The andron of his house was like any other building that I had seen in Sparta so far; beaten earth underfoot and things that rustled in the thatch overhead. But a brazier burning brushwood and charcoal drove out the worst of the autumn chill and made the place seem almost cheerful, compared with the Mess Hall we had just left. There’s a man sitting on a stool beside the brazier, mired from his journey, and with a scarlet Phrygian cap pushed far back on his head of greasy curls, in the way that a man pushes his bonnet back when he’s mortal tired. He gets up stiffly at our coming; and it doesn’t look to me as though he’s been given food or drink in that house, though by the looks of him he could make good use of both. (When I was a small boy and dropped food from too large a mouthful, or made water on the doorsill because I’d left it to late to get properly into the yard, my mother used to cuff me and say, ‘You have no more manners than a Spartan!’) But I suppose it’s a case of ‘Eat when you’ve earned your supper’, and Endius doesn’t consider it earned yet.

  He says, ‘This is the man.’ And then to the merchant, ‘Speak now — all that you told me.’

  The man looks troubled, as though he doesn’t above half like the story he has to tell. He scuffles a bit, and swallows, and blurts out, ‘You are Alkibiades, son of Cleinias?’

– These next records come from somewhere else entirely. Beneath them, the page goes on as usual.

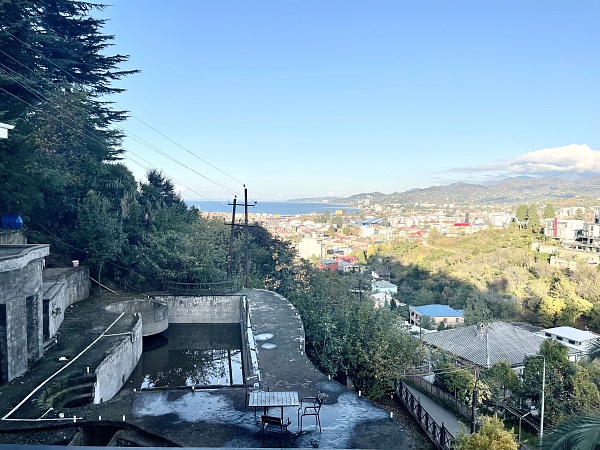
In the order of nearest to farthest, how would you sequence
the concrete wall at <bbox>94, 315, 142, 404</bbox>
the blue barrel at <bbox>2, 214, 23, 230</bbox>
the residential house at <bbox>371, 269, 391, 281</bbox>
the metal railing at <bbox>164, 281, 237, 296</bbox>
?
1. the concrete wall at <bbox>94, 315, 142, 404</bbox>
2. the blue barrel at <bbox>2, 214, 23, 230</bbox>
3. the metal railing at <bbox>164, 281, 237, 296</bbox>
4. the residential house at <bbox>371, 269, 391, 281</bbox>

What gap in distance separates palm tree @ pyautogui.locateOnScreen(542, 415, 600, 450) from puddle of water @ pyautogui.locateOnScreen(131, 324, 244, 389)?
8.74m

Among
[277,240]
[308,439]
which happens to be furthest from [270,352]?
[277,240]

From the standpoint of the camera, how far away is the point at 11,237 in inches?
571

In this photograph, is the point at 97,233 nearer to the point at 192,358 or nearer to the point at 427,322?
the point at 192,358

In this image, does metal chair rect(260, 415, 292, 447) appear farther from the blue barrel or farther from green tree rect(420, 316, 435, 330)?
green tree rect(420, 316, 435, 330)

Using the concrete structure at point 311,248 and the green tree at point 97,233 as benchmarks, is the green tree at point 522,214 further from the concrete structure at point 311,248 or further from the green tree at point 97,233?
the green tree at point 97,233

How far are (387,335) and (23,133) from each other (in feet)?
46.7

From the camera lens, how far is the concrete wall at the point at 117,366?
10.1 meters

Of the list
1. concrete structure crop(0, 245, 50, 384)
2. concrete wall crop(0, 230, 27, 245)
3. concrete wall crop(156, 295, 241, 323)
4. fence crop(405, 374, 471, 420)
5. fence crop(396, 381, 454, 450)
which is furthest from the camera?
concrete wall crop(156, 295, 241, 323)

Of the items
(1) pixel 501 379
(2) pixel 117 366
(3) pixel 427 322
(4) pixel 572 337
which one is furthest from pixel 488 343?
(2) pixel 117 366

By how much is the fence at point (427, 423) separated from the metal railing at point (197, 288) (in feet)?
34.9

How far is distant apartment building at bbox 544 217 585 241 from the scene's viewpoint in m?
56.8

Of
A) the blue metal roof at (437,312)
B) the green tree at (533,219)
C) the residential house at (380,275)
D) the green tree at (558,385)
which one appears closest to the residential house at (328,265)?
the residential house at (380,275)

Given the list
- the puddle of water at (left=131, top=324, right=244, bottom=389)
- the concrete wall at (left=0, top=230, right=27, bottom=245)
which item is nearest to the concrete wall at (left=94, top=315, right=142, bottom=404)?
the puddle of water at (left=131, top=324, right=244, bottom=389)
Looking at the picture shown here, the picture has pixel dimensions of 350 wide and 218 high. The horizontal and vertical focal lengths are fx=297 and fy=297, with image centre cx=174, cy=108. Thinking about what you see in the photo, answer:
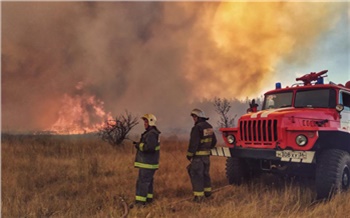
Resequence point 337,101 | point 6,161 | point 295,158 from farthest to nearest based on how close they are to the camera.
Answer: point 6,161, point 337,101, point 295,158

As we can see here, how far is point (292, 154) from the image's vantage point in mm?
5277

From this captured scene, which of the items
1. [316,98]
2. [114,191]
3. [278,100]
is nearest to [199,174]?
[114,191]

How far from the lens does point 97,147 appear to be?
1260 centimetres

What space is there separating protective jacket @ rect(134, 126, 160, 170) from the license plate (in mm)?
2276

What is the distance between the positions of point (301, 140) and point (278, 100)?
77.7 inches

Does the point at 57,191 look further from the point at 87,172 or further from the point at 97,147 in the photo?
the point at 97,147

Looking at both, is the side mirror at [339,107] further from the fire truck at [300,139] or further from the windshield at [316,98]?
the windshield at [316,98]

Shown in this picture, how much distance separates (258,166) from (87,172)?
4844 mm

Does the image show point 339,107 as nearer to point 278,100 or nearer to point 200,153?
point 278,100

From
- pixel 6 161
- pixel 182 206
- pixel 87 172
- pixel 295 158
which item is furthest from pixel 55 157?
pixel 295 158

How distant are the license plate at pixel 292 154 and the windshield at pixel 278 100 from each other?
1.77 meters

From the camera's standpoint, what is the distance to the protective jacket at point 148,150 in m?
5.57

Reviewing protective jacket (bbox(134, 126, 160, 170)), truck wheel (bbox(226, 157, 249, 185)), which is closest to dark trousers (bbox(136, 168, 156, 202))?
protective jacket (bbox(134, 126, 160, 170))

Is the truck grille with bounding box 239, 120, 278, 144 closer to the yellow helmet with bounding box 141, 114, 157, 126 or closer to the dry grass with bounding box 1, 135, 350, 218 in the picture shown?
the dry grass with bounding box 1, 135, 350, 218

  ‘Who else, fool?’ says Endius; and suddenly I gets the feeling that behind that dour face of his, he’s fair hugging himself with amusement at what’s going forward.

  The General sits down on the stool and stretches his feet to the warmth, and says, ‘I am Alkibiades, son of Cleinias; and (you know how curious we Athenians are) waiting with pricked ears to hear what you have to tell me.’

  The man swallows again, and brings out all in one rush, ‘I’m from Athens, before this; the whole city was full of it. They’ve tried you in your absence, Lord, it’s all over.’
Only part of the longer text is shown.